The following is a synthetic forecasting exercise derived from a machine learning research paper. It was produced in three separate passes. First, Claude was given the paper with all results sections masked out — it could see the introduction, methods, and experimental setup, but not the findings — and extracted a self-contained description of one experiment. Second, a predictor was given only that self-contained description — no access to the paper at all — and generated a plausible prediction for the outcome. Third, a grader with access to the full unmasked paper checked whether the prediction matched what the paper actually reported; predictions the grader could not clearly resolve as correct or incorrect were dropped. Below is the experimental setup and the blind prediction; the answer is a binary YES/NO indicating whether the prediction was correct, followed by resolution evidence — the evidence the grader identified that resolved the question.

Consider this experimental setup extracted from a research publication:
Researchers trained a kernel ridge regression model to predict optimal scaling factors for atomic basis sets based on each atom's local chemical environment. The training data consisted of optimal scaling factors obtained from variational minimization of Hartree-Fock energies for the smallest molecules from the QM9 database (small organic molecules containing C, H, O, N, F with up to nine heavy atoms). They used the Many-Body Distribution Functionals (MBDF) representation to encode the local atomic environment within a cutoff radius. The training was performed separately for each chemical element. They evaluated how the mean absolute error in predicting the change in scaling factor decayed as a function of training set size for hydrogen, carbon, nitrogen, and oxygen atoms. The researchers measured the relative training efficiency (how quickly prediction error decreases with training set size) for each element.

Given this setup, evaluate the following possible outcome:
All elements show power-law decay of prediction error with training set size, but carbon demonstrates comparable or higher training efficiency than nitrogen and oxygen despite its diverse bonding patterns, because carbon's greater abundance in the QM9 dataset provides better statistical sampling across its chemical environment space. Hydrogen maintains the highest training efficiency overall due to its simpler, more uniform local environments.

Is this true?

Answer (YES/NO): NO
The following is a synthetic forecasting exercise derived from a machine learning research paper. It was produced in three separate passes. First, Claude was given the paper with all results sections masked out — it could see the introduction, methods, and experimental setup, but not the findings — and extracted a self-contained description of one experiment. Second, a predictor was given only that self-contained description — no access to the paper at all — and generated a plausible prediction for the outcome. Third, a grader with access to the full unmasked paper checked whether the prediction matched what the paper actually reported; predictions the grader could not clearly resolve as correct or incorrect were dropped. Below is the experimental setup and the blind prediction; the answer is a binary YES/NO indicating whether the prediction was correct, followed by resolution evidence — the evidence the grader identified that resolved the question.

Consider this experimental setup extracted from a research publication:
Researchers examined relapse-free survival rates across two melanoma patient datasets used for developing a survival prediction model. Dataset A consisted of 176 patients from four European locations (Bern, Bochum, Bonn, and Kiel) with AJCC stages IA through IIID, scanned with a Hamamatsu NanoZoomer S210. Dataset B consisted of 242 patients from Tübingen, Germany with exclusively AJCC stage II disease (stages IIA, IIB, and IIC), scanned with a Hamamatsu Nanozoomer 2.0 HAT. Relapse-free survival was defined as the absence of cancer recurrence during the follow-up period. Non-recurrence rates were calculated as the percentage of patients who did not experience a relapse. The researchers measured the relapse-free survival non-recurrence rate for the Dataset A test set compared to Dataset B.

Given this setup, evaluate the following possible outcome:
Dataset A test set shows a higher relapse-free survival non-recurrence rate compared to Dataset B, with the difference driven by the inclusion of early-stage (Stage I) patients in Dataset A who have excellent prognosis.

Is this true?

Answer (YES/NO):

...

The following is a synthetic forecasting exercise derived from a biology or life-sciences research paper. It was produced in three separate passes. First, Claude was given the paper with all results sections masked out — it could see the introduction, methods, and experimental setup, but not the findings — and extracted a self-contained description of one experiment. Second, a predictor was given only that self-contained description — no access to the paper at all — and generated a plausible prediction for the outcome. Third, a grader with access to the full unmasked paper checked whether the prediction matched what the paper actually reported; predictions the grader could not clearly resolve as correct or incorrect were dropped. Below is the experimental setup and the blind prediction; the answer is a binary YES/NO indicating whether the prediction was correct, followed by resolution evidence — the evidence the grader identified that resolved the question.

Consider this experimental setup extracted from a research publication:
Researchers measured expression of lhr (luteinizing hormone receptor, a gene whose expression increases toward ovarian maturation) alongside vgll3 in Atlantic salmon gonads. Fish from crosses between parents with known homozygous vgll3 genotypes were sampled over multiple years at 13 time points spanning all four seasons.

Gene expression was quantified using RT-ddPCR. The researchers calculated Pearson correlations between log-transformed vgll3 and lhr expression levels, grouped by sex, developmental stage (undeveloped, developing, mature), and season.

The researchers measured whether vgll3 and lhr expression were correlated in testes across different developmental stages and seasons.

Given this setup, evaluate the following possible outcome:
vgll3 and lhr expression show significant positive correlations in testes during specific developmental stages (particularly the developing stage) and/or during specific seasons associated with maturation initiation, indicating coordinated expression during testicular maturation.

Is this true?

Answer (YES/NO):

--

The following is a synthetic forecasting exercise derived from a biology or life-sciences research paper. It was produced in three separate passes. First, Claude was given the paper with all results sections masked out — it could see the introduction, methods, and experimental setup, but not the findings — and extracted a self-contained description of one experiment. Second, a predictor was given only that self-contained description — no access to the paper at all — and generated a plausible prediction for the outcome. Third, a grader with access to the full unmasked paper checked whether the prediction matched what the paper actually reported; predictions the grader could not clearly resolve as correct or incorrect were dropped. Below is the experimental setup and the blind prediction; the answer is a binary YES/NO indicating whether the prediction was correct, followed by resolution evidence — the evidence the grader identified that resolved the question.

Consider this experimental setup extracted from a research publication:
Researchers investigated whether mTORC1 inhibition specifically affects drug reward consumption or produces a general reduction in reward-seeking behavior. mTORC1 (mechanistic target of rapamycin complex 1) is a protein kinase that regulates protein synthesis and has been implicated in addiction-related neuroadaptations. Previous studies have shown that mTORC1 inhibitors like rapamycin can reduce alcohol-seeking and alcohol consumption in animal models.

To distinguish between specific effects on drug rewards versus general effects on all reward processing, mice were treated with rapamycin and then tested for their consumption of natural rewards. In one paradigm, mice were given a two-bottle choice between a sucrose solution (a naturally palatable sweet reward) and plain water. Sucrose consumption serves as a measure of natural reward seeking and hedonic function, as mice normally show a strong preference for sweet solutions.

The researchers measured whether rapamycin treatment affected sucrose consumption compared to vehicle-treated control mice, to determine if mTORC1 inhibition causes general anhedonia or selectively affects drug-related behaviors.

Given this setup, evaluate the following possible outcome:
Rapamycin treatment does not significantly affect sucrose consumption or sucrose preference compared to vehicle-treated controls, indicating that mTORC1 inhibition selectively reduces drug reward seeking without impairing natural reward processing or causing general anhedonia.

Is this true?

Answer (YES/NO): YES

### To do
Read the material above and copy out each line holding "local".

### Result of this exercise
Researchers trained a kernel ridge regression model to predict optimal scaling factors for atomic basis sets based on each atom's local chemical environment. The training data consisted of optimal scaling factors obtained from variational minimization of Hartree-Fock energies for the smallest molecules from the QM9 database (small organic molecules containing C, H, O, N, F with up to nine heavy atoms). They used the Many-Body Distribution Functionals (MBDF) representation to encode the local atomic environment within a cutoff radius. The training was performed separately for each chemical element. They evaluated how the mean absolute error in predicting the change in scaling factor decayed as a function of training set size for hydrogen, carbon, nitrogen, and oxygen atoms. The researchers measured the relative training efficiency (how quickly prediction error decreases with training set size) for each element.
All elements show power-law decay of prediction error with training set size, but carbon demonstrates comparable or higher training efficiency than nitrogen and oxygen despite its diverse bonding patterns, because carbon's greater abundance in the QM9 dataset provides better statistical sampling across its chemical environment space. Hydrogen maintains the highest training efficiency overall due to its simpler, more uniform local environments.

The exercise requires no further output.